Increasingly internal auditors must provide assurance on technology risks that could impact key business processes.

Neil Baker
Freelance Writer

The prospect of assessing IT risks can bedaunting for internal auditors who aren’t technology specialists. They might wonder, “Do I have the expertise for the job?” As an IT audit director, that wasn’t the obstacle that Lorie Reynolds had to overcome when she worked on an IT risk assessment for a former client. Her biggest headache was the company’s overly conservative approach to IT controls testing during its early years of compliance with the U.S. Sarbanes-Oxley Act of 2002. Terrified of messing up the organization’s compliance with the law, which requires U.S.-listed companies to attest to the effectiveness of their financial reporting controls, executives followed the safety-first lead of their external auditor and decided most of the IT general controls were key.

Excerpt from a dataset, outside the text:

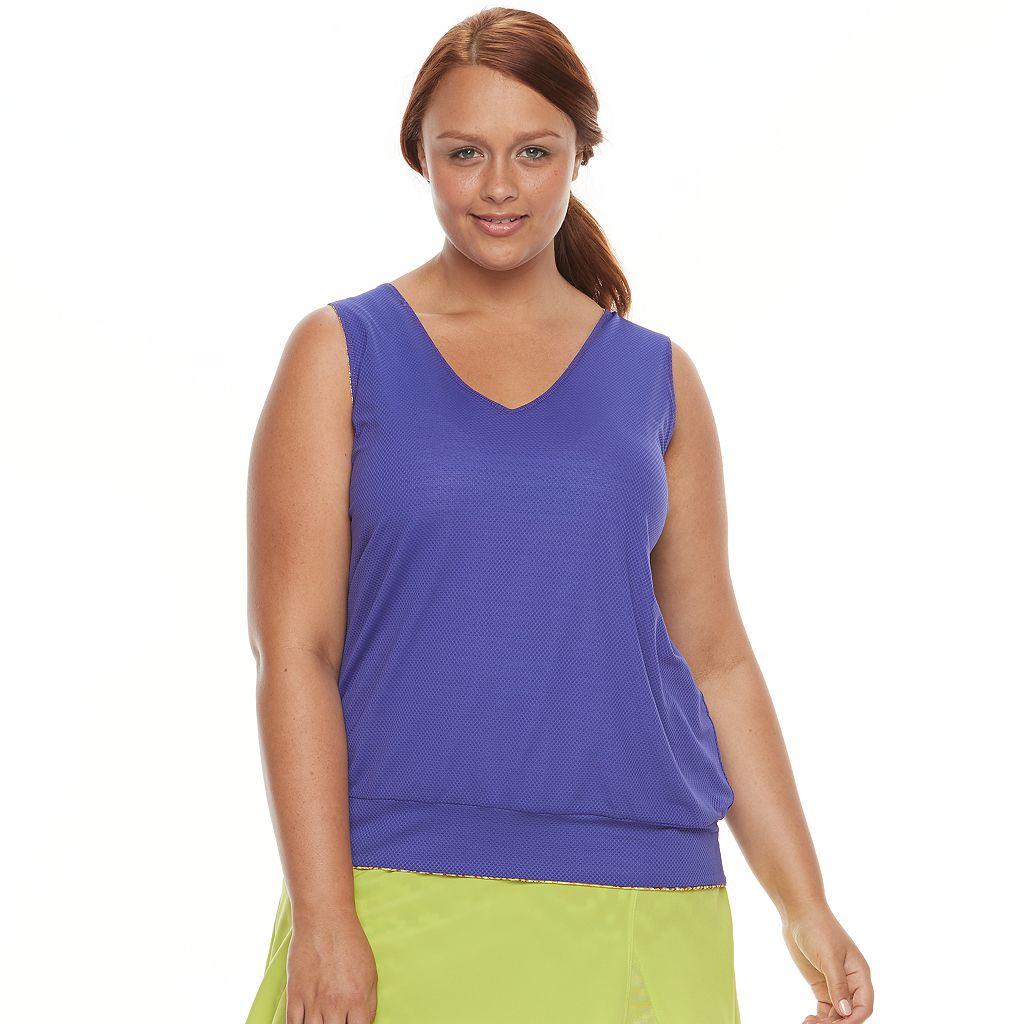 Plus Size Soybu Reversible Bar-Back Tank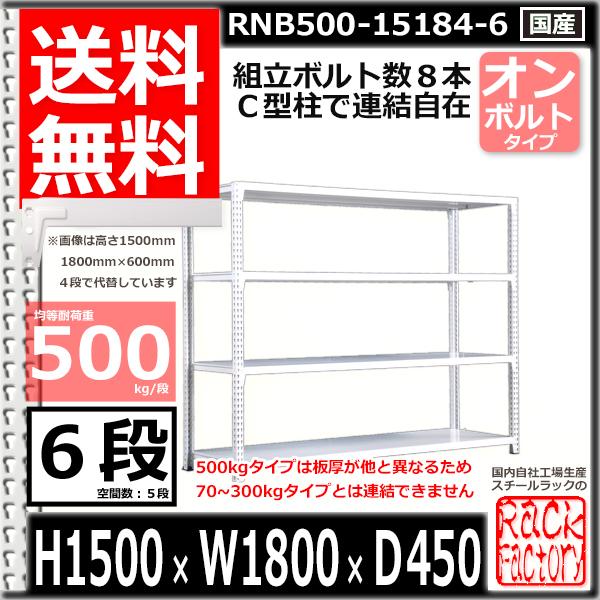 スチール棚 業務用 ボルトレス500kg/段 H1500xW1800xD450 6段 単体用 収納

Reynolds knew that would result in detailed, across-the-board testing that could devour resources. She wanted to prioritize the core systems on which the finance team truly relied. Around the same time, working with a different client, she asked for a list of critical applications and was startled when she began reviewing it. “One of the applications that the finance team said they had been relying on for Sarbanes-Oxley didn’t even exist,” she says.

Reynolds’ experiences highlight a common internal audit dilemma. When technology is complex and ubiquitous, how can an audit shop maintain a focus on the important risks, and their business impact, without getting bogged down in detail? And how can it justify its decision to “ignore” some areas of IT risk in favor of others, especially if management or the external auditors want to see more testing done, or effort directed elsewhere?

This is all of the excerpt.